Plus qu’une biographie de l’artiste Niki de Saint-Phalle, le film montre comment une femme, à travers la création artistique, tient à distance ses démons intérieurs et se libère de conventions étouffantes. Avec une mise en scène foisonnante, à l’image de son personnage.
NIKI de Céline Sallette. France, 2024, 1h38. Avec Charlotte Le Bon, John Robinson, Damien Bonnard. Festival de Cannes 2024, sélection Un Certain Regard.
Critique de Magali Van Reeth, SIGNIS France
Pour son premier long-métrage en temps que réalisatrice, l’actrice Céline Sallette a choisi de mettre en scène le difficile parcours d’une femme artiste dans les années 1950. Niki est une jeune épouse et mère, venue avec son mari américain s’installer à Paris, pour être au plus près des mouvements artistiques, et de ce vent de liberté qui soufflait alors dans le monde de arts. Devant affronter la part sombre de son enfance, la jeune femme découvre dans l’expression artistique une façon d’échapper aux hôpitaux psychiatriques et de tenir à distance ses terreurs.
La mise en scène foisonnante et l’engagement physique de l’actrice Charlotte Le Bon rendent bien l’énergie, la violence du désespoir et la force inconsciente de création du personnage de Niki de Saint-Phalle. La déclinaison chromatique, allant ver des couleurs de plus en plus affirmées, à mesure que Niki gagne en confiance ; les écrans divisés ou éclatés, clins d’œil aux courants artistiques de l’époque ; le chapitrage pour introduire le récit sans le révéler, tout est construit avec intelligence pour dire la complexité et la richesse du personnage. Et, astucieusement, la réalisatrice choisit de ne pas montrer le travail de l’artiste, réel ou reconstitué. Le spectateur est donc confronté à son œuvre à travers le regard et les réactions des autres personnages.

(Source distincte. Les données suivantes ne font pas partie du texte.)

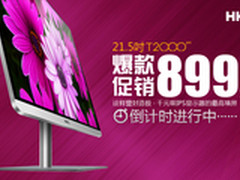 爆款HKC T2000Pro倒计时促销899元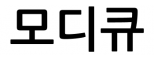 모디큐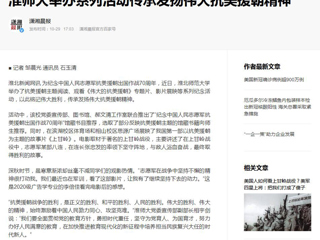 《淮北日报》、《潇湘晨报》等媒体报道世界杯官网举办系列活动传承发扬伟大抗美援朝精神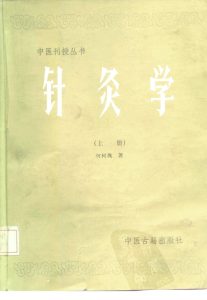 针灸学  上PDF电子书下载中医教学-中医资料-中医医案-中医针灸-古籍珍本-中医基础-中医经典-中医-名家学术-中医男科-疾病专治-经方论治-名族医药-中医方剂-中药本草-中医拔罐-中医刮痧-推拿按摩-中医内科-中西结合-中医妇科-中医皮肤-中医医话-中医外科-中医儿科-中医儿科-海外中医-特色疗法-中医骨伤-中医四诊-中医养生阁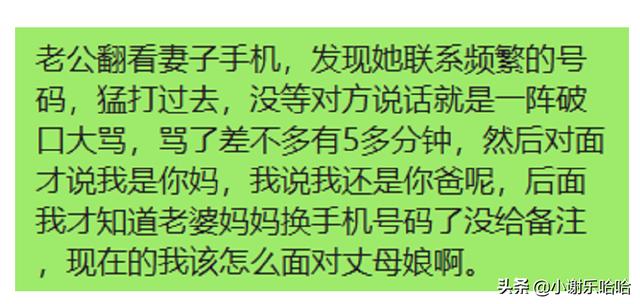 翻看老婆手机，发现一个联系频繁的号码，我打过去一顿破口大骂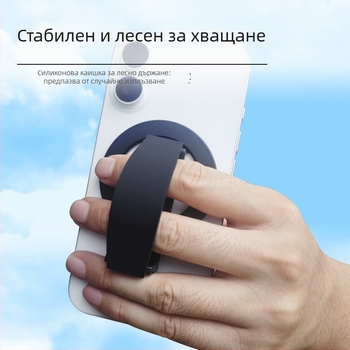 Телефонна поставка с въртящ се магнитен пръстен и силиконова гривна от алуминиева сплав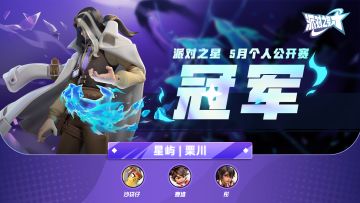 赛事 | 恭喜 星屿|栗川 获得派对之星，5月公开赛的冠军！
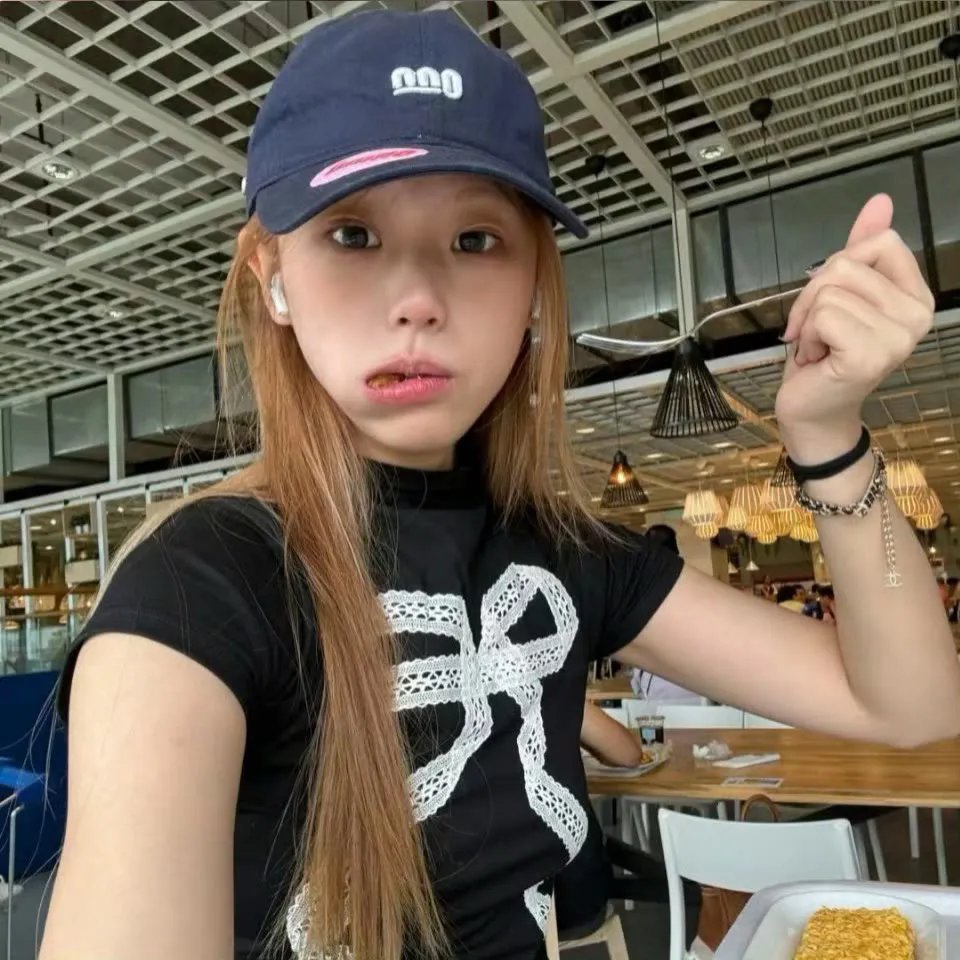 你是我的菜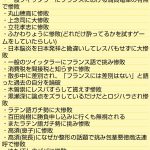 レス1番の画像サムネイル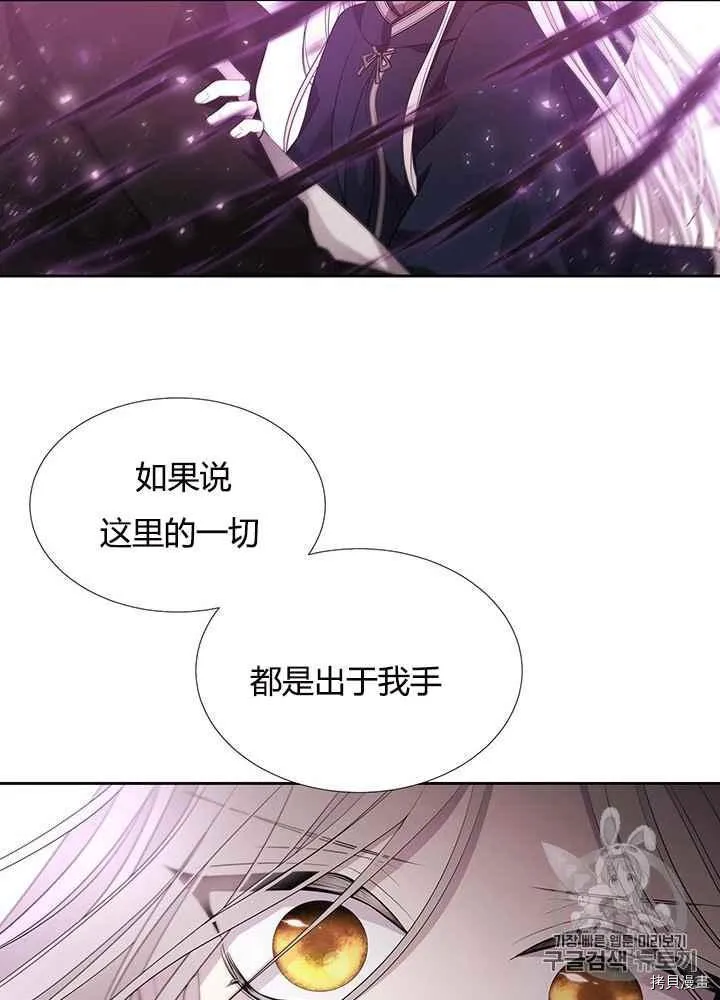 第49话 第63页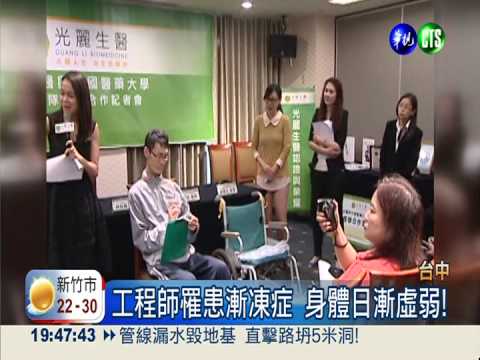 "漸凍人"等曙光 盼臨床試驗過關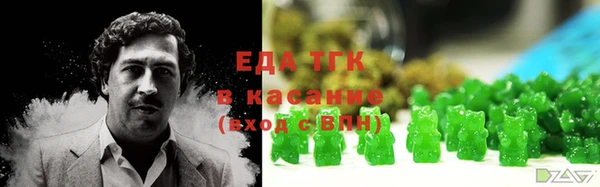 бошки Нефтекумск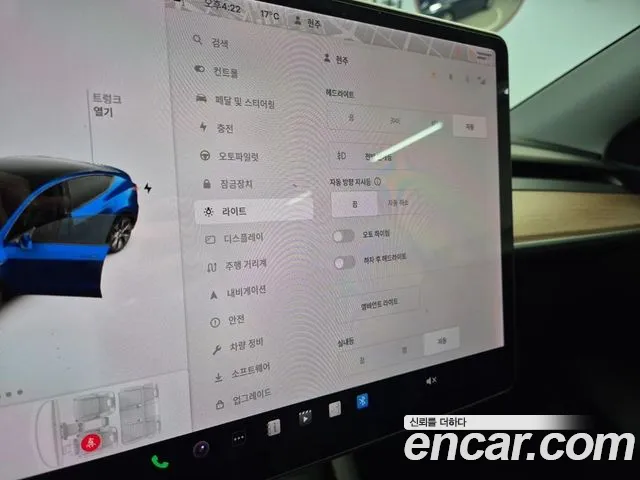 Фото машины 17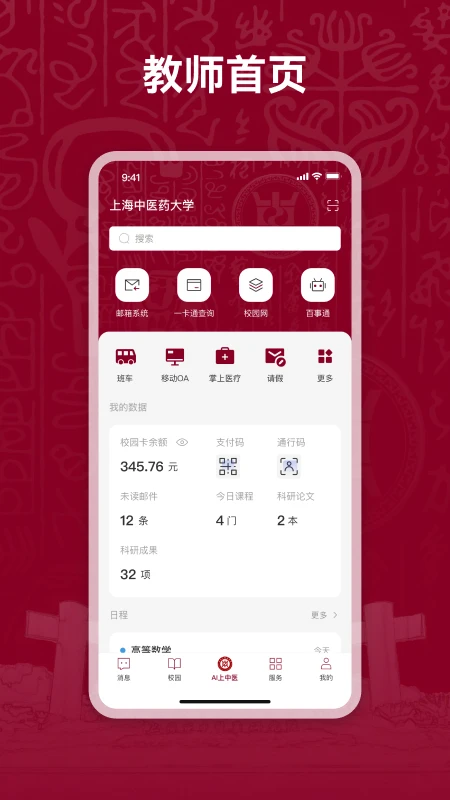 AI上中医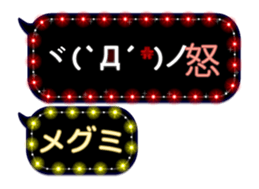 148483485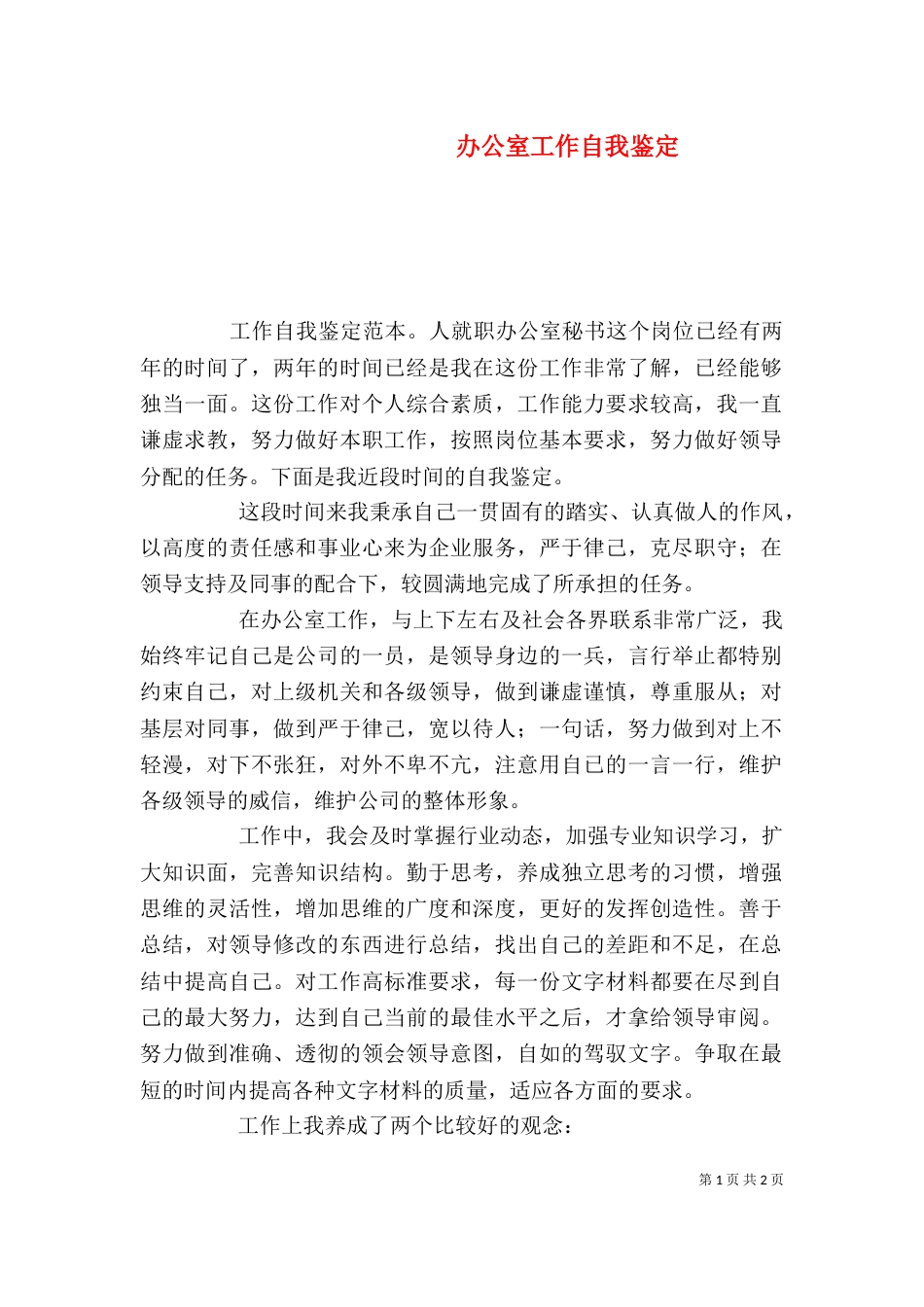 办公室工作自我鉴定_第1页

Il y a évidemment dans le film un parallèle avec certaines situations actuelles. Il n’est pas toujours facile pour les femmes de vivre à la fois le couple, la maternité et l’engagement total dans la création artistique ou intellectuelle. Les traumatismes de l’enfance – viol, inceste, abus sexuel ou emprise affective – s’ils sont mieux connus ne sont pas forcément plus faciles à surmonter. Avec beaucoup de pudeur et de tendresse, Céline Sallette réussit cette évocation d’une époque et d’une femme, reprenant pleinement possession de sa vie et de ses désirs grâce à l’Art.